Joseph Hart, PhD Assistant Professor of Orthopaedic Surgery.  Patients who opt for reconstruction after anterior cruciate ligament injury often want to remain active. Unfortunately, these patients often experience early-onset osteoarthritis.  My research focus, which builds from my student experience and my research in patient-oriented outcomes, aims to help patients with major knee injuries or surgery achieve their goals and lead a healthy lifestyle.  Central to this research is identification modifiable neuromuscular factors that may expose patients to risk during activity and exercise, the development of translational therapies and rehabilitation strategies, and intervening in these patients early and often after major knee joint injuries. 

Trauma Division

David M. Kahler, MD Professor of Orthopaedic Surgery. Special interest in trauma surgery, shoulder surgery, and computer assisted surgery. His research centers around development of new techniques and workflows in image guided surgery and validation of existing techniques. Current work emphasizes expansion of existing techniques for pelvic fractures toward use in routine long-bone fracture care, and causes of failure in lateral locked plating of femoral fractures.
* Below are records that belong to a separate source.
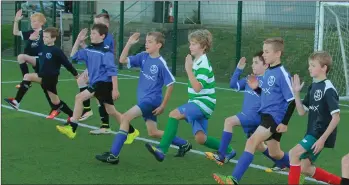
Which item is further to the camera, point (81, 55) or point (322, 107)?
point (81, 55)

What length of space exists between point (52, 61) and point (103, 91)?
1.67 meters

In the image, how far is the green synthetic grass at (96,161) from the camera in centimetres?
708

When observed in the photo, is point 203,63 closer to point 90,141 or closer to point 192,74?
point 192,74

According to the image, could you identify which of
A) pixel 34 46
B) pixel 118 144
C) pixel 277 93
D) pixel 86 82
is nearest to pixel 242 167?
pixel 277 93

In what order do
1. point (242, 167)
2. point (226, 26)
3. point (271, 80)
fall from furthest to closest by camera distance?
point (226, 26)
point (271, 80)
point (242, 167)

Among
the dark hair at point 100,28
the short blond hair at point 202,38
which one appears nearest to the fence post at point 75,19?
the dark hair at point 100,28

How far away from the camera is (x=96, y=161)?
785 cm

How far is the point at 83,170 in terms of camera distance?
7375mm

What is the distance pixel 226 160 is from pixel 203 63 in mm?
1217

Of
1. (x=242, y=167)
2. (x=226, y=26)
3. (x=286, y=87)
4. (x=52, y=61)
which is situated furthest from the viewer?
(x=226, y=26)

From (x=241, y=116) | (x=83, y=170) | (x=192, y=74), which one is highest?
(x=192, y=74)

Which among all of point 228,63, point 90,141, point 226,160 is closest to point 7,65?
point 228,63

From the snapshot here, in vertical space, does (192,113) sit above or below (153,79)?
below

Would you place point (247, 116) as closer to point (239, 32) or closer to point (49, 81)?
point (49, 81)
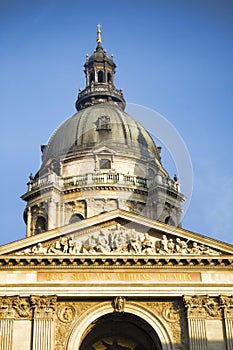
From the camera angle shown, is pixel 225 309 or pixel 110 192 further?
pixel 110 192

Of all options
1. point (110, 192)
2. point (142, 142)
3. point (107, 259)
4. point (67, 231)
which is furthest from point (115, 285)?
point (142, 142)

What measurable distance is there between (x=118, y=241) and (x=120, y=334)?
7.39m

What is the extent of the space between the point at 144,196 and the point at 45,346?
2577 centimetres

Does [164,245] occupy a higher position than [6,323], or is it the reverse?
[164,245]

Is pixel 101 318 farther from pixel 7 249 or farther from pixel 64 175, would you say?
pixel 64 175

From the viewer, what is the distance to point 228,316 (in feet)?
129

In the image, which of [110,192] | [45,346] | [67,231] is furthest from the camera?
[110,192]

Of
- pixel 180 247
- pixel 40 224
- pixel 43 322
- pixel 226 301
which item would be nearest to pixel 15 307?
pixel 43 322

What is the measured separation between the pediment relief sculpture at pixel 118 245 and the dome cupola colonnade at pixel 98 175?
1727 centimetres

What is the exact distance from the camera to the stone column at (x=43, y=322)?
38000mm

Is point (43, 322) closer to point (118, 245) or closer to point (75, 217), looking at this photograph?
point (118, 245)

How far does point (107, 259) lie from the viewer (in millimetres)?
39875

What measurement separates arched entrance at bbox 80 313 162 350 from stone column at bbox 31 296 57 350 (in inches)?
99.3

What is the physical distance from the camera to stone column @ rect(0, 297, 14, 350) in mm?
37894
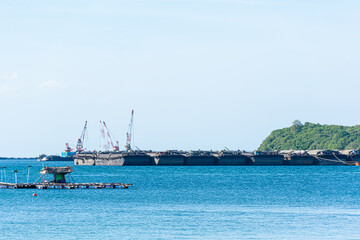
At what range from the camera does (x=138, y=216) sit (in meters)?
85.5

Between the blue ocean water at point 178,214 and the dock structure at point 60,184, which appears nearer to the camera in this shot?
the blue ocean water at point 178,214

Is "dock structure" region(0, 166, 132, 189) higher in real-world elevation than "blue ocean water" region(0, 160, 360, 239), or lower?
higher

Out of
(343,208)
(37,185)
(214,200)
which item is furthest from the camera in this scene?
(37,185)

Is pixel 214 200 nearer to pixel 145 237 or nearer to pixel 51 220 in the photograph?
pixel 51 220

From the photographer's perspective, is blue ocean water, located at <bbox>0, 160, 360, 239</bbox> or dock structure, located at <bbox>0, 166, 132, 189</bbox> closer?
blue ocean water, located at <bbox>0, 160, 360, 239</bbox>

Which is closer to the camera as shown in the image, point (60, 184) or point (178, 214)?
point (178, 214)

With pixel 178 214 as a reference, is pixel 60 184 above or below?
above

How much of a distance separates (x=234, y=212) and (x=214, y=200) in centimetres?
1907

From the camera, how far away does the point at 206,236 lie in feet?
225

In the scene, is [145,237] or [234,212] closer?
[145,237]

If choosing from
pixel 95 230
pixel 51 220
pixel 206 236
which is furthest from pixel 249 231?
pixel 51 220

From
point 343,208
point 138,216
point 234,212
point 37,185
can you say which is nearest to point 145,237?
point 138,216

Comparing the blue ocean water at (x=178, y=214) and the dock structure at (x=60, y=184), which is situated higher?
the dock structure at (x=60, y=184)

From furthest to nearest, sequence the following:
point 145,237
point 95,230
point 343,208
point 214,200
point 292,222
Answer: point 214,200, point 343,208, point 292,222, point 95,230, point 145,237
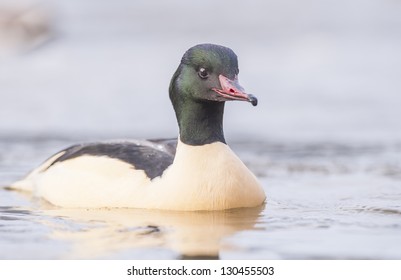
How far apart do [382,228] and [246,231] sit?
1.13m

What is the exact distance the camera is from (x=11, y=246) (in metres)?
8.57

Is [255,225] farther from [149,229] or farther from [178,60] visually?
[178,60]

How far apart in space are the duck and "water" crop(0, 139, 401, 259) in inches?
5.8

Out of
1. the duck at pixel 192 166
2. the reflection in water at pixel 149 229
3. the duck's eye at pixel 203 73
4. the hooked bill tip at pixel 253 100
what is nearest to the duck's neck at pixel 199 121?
the duck at pixel 192 166

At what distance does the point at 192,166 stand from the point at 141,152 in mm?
842

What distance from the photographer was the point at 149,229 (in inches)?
363

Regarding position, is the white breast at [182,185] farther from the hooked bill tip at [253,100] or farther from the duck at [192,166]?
the hooked bill tip at [253,100]

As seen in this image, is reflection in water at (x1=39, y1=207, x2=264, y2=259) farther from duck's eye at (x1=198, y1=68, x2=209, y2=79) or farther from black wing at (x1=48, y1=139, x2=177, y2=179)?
duck's eye at (x1=198, y1=68, x2=209, y2=79)

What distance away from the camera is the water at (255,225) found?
834 cm

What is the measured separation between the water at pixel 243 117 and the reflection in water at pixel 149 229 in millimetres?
20

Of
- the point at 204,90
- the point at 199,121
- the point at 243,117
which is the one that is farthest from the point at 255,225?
the point at 243,117

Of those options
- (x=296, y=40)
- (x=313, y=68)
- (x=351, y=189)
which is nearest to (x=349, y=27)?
(x=296, y=40)

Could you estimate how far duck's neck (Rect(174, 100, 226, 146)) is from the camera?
33.1 feet

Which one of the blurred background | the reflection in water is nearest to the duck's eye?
the reflection in water
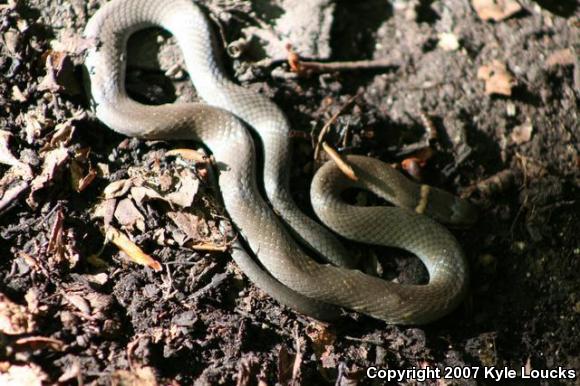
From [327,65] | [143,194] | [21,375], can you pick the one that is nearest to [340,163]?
[327,65]

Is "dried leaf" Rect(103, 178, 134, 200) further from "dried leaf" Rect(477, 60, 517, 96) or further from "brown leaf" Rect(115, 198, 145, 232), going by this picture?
"dried leaf" Rect(477, 60, 517, 96)

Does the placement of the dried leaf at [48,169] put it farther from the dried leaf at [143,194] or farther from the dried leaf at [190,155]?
the dried leaf at [190,155]

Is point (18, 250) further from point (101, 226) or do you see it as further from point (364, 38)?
point (364, 38)

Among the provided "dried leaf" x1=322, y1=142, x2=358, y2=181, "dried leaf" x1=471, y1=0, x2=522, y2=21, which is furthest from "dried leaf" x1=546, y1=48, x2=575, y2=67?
"dried leaf" x1=322, y1=142, x2=358, y2=181

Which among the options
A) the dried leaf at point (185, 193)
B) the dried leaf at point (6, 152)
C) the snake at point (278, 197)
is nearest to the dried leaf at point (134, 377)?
the snake at point (278, 197)

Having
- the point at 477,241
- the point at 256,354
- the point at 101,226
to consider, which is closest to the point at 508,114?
the point at 477,241

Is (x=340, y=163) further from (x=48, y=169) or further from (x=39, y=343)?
(x=39, y=343)
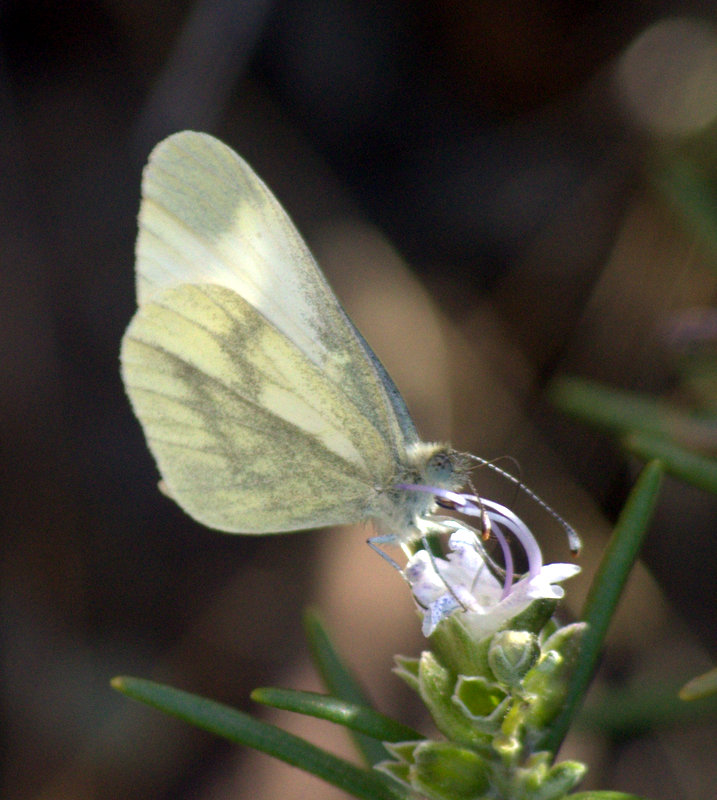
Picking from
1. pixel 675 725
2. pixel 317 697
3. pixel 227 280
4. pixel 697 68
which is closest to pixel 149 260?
pixel 227 280

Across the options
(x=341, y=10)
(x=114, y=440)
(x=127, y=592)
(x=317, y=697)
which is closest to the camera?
(x=317, y=697)

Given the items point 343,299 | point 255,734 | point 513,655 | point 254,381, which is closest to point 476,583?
point 513,655

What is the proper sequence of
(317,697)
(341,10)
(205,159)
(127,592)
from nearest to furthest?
(317,697) → (205,159) → (127,592) → (341,10)

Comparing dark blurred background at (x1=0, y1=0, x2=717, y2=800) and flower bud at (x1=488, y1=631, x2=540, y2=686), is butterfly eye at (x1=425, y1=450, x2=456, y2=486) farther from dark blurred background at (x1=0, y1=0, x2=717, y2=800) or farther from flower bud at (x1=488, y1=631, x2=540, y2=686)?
dark blurred background at (x1=0, y1=0, x2=717, y2=800)

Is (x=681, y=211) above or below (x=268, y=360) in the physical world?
above

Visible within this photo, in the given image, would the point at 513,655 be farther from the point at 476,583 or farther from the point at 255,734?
the point at 255,734

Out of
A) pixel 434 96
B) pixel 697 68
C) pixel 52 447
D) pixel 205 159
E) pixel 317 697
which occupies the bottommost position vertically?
pixel 52 447

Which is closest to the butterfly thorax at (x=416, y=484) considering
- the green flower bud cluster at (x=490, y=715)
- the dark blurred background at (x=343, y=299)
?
the green flower bud cluster at (x=490, y=715)

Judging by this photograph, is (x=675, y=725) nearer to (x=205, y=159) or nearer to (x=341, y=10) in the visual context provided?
(x=205, y=159)
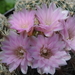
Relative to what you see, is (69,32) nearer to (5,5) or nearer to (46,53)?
(46,53)

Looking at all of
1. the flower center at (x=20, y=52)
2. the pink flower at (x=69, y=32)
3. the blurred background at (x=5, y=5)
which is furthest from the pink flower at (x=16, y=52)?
the blurred background at (x=5, y=5)

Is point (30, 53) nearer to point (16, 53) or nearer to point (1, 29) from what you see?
point (16, 53)

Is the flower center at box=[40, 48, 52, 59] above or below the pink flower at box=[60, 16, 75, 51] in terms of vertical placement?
below

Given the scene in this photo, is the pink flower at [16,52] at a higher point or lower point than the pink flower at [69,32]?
lower

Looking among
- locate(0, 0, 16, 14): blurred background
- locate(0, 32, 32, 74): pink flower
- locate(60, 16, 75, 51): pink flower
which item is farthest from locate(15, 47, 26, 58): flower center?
locate(0, 0, 16, 14): blurred background

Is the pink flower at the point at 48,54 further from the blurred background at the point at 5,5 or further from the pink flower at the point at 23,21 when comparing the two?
the blurred background at the point at 5,5

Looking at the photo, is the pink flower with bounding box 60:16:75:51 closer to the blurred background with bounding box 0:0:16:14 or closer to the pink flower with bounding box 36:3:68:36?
the pink flower with bounding box 36:3:68:36
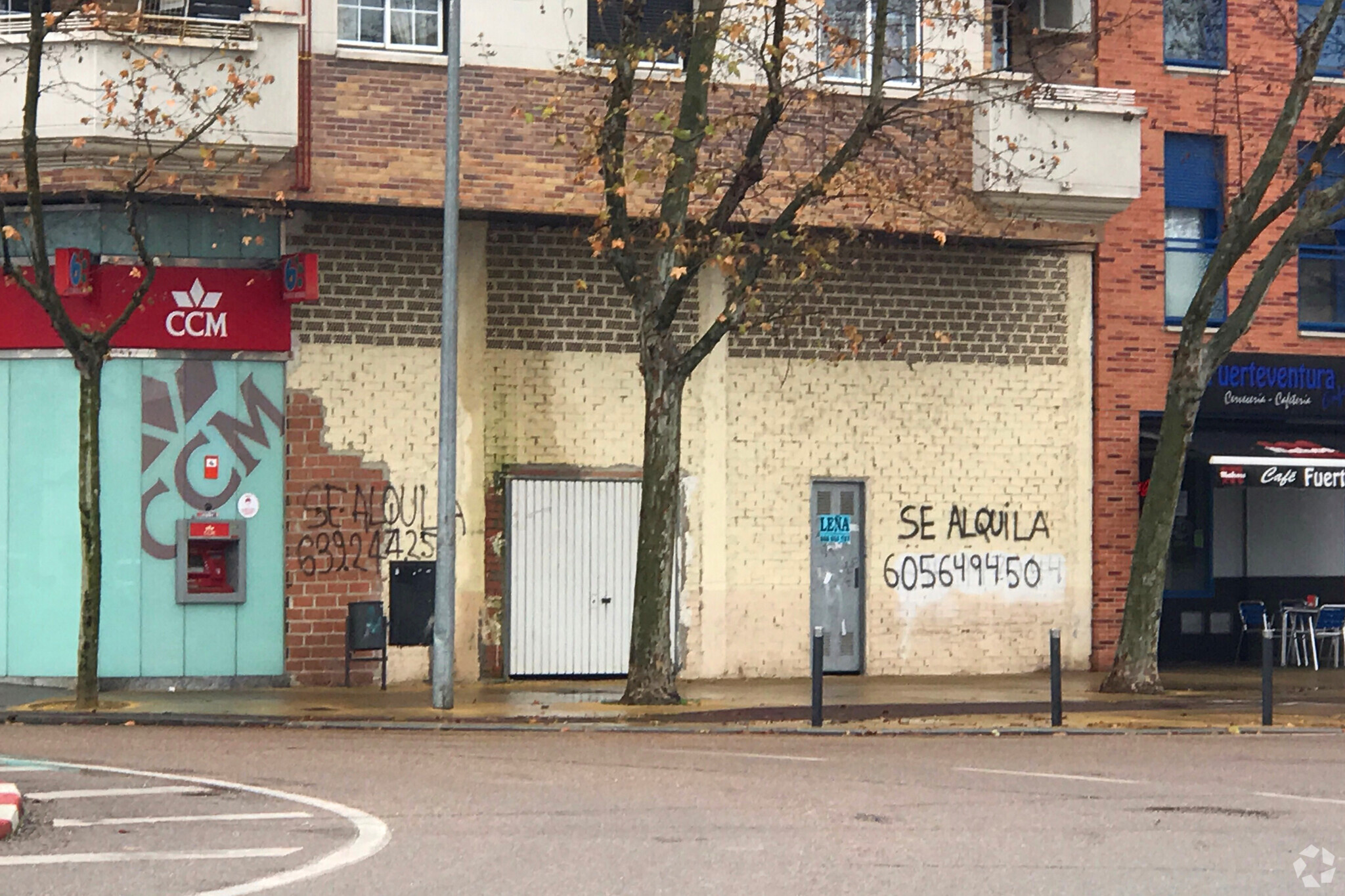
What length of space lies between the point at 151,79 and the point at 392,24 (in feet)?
9.43

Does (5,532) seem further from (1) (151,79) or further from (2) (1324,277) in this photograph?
(2) (1324,277)

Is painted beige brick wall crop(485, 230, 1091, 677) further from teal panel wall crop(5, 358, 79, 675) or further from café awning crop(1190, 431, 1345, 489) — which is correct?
teal panel wall crop(5, 358, 79, 675)

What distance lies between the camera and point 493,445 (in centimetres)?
2205

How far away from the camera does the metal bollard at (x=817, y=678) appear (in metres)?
17.3

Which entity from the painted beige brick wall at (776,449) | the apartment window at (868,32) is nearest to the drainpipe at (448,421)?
the painted beige brick wall at (776,449)

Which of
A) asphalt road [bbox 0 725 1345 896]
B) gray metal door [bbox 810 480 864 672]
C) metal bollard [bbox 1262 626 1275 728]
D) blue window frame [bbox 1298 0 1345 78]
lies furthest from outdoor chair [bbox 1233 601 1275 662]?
asphalt road [bbox 0 725 1345 896]

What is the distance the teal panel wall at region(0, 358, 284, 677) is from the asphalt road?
14.9 ft

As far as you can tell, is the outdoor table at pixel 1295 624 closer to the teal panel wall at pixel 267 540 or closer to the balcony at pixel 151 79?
the teal panel wall at pixel 267 540

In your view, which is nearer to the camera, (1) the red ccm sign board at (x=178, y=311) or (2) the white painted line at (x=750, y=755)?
(2) the white painted line at (x=750, y=755)

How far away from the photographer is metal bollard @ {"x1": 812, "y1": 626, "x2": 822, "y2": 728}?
17266mm

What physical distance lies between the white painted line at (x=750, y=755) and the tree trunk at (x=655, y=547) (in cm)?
388

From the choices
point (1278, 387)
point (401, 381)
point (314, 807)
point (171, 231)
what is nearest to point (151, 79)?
point (171, 231)

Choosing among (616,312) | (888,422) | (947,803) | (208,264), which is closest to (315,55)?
(208,264)

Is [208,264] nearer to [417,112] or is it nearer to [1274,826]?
[417,112]
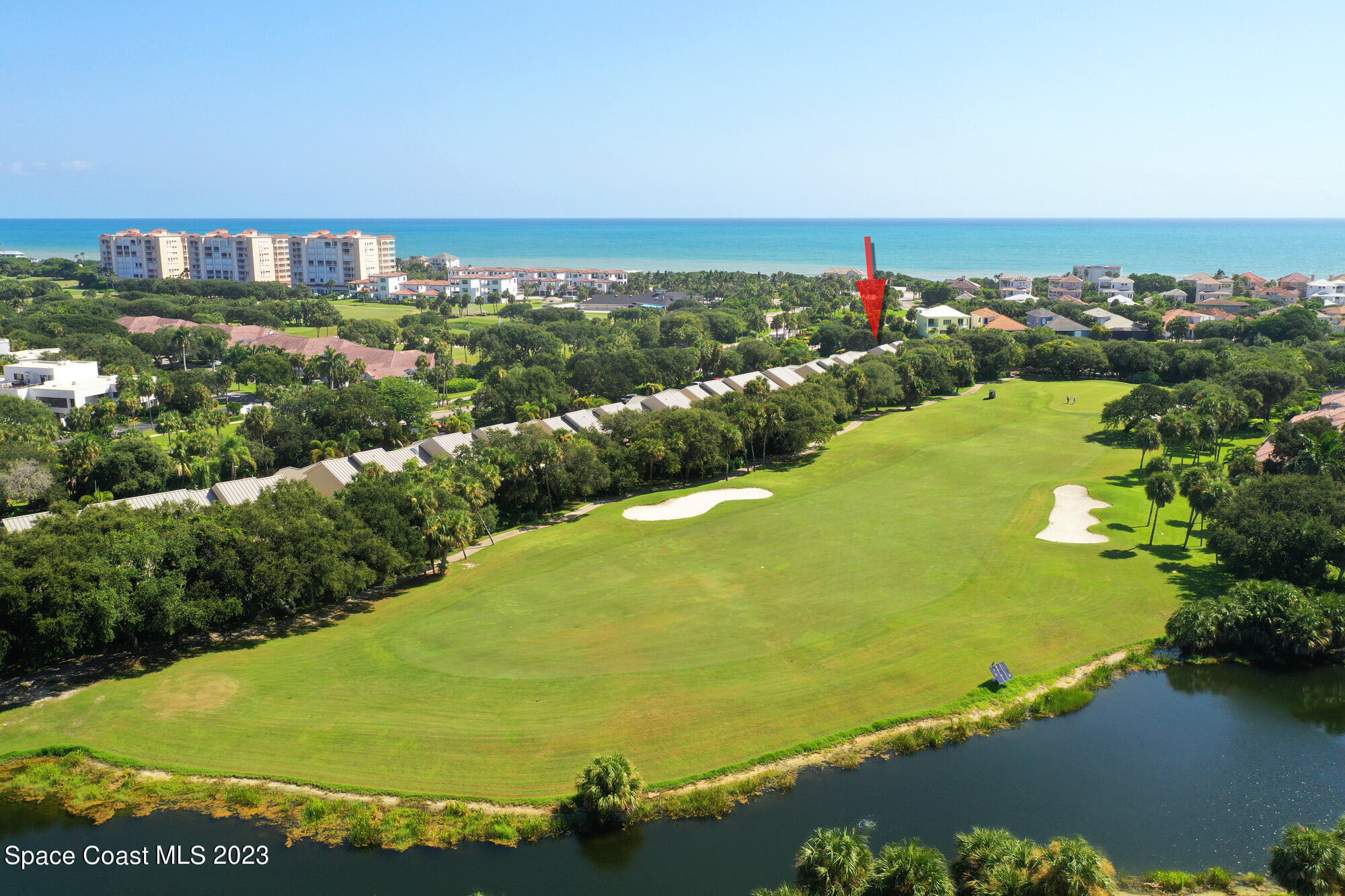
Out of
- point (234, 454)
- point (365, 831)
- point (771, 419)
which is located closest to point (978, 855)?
point (365, 831)

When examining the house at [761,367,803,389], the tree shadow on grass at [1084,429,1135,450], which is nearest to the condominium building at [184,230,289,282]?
the house at [761,367,803,389]

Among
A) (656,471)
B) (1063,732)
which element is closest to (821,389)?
(656,471)

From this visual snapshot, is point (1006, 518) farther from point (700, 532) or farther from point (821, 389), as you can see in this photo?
point (821, 389)

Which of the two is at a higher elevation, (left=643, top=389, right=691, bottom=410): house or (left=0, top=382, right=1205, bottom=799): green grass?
(left=643, top=389, right=691, bottom=410): house

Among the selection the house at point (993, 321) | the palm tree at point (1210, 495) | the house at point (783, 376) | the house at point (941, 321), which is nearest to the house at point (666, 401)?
the house at point (783, 376)

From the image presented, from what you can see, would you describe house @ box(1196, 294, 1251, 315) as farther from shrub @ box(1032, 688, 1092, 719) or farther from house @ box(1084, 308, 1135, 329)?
shrub @ box(1032, 688, 1092, 719)

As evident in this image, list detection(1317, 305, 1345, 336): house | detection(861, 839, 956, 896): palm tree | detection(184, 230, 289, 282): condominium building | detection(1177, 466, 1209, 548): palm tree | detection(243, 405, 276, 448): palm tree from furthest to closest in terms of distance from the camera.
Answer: detection(184, 230, 289, 282): condominium building, detection(1317, 305, 1345, 336): house, detection(243, 405, 276, 448): palm tree, detection(1177, 466, 1209, 548): palm tree, detection(861, 839, 956, 896): palm tree
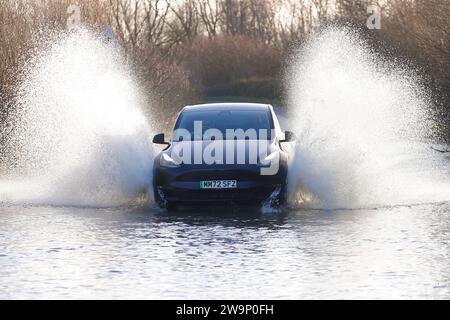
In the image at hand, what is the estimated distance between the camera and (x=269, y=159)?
17.5m

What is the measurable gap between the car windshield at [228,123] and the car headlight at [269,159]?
0.80 m

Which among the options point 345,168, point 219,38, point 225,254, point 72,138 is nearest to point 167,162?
point 345,168

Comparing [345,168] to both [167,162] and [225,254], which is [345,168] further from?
[225,254]

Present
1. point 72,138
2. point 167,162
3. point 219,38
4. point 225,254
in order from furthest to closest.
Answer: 1. point 219,38
2. point 72,138
3. point 167,162
4. point 225,254

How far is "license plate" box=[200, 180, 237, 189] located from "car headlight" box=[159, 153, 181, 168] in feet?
1.78

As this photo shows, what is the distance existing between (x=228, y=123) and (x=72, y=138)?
13.2 feet

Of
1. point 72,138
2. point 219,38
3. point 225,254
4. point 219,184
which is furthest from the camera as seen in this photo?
point 219,38

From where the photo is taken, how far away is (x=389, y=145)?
3819cm

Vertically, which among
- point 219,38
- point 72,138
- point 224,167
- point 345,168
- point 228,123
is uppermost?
point 228,123

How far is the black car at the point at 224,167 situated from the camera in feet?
56.3

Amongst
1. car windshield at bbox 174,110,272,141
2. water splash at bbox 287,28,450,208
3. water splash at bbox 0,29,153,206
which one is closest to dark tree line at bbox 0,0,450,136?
water splash at bbox 0,29,153,206

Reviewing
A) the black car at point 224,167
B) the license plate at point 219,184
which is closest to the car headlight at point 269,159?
the black car at point 224,167

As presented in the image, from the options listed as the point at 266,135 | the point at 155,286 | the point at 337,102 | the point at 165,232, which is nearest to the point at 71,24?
the point at 337,102

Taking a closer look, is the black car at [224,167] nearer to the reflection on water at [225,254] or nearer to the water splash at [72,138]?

David Weiss, MD Associate Professor of Orthopaedic Surgery; Head of the Division of  Orthopaedic Trauma.  Areas of expertise: Severe trauma to pelvis and acetabulum (hip socket), fractures involving joints and bones of the hip, knee, thigh, leg, ankle and foot.  Research interests: Serves as the primary investigator at UVA for several multi center clinical trials involving METRC (multiple extremity trauma research consortium) which investigate the functional recovery and burden of severe orthopaedic injuries.  Also works with the UVA Center for Applied Biomechanics on blast injury research in relation to military vehicles. 

Basic Science

Xudong (Joshua) Li, MD, PhD Assistant Professor of Orthopaedic Surgery. His research interests is in the restoration of a functional disc by an ex vivo approach using transplanted ADAS cells that are transduced with Ad-GDF-5 into the annulus of an injured disc. This research on GDF-5 engineered ADAS cells and the in vivo characterization of the disc could lead to a novel approach for the treatment of late stage disc injury or degeneration, and, if successful data from this project will support the effort to achieve disc repair in humans.

Gary Balian, PhD Professor of Orthopaedics and Professor of Biochemistry and Molecular Genetics, Director of Orthopaedic Research Laboratories, and Director of T32 Musculoskeletal Research Training Program. Dr. Balian is an internationally recognized cell biologist. He is responsible for coordinating the overall schedule for the basic science lecture series and oversees the residents involved in laboratory research. He is also responsible for instruction in biochemical aspects of orthopaedics. His research interests involve prostate cancer cell-bone marrow adhesion mediators. The contribution of this research to our understanding of cancer cell homing to bone may be forthcoming from the identification of molecular targets in bone. Bone repair is clearly a very important area of consideration in the field of musculoskeletal tissue regeneration. Inclusion of bone targeting factors in synthetic or natural polymers potentiate repair through mechanisms that are well characterized biologically at the cellular and molecular levels. Two unique bone targeting peptides potentiate the differentiation of mesenchymal cells in vitro, moreover, the peptides promote bone repair in critical sized unicortical defects. The potential anabolic effects of these novel peptides on bone density and gene expression is under investigation.